Literature DB >> 9499038

Human endogenous retrovirus K homologous sequences and their coding capacity in Old World primates.

J Mayer1, E Meese, N Mueller-Lantzsch.   

Abstract

The coding capacity for retroviral Gag and Env proteins has been maintained in human endogenous retroviruses of the HERV-K family. HERV-K homologous sequences have been found in all Old World primates. Here, we examined Old World primate species for the presence of full-length HERV-K gag and env genes and the presence of gag and env open reading frames as determined by the protein truncation test. Full-length HERV-K env genes were found in DNAs of all Old World primate species, whereas open reading frames for Env protein were found solely in human, chimpanzee, and gorilla DNAs.

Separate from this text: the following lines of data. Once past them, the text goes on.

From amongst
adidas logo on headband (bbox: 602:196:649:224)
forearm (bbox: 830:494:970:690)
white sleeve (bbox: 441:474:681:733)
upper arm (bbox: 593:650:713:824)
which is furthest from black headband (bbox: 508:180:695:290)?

The mutational event leading to two HERV-K types was found to have occurred after the separation of hominids from lower Old World primates and before the expansion of hominids. Full-length HERV-K gag genes in hominids displayed a 96-bp deletion compared to those in lower Old World primates. The ancient gag variant has not been maintained during hominid evolution. Open reading frames for HERV-K Gag have been found in all Old World primates except chimpanzees. Our study of the HERV-K family during Old World primate evolution contributes to the understanding of their possible biological functions in the host genomes.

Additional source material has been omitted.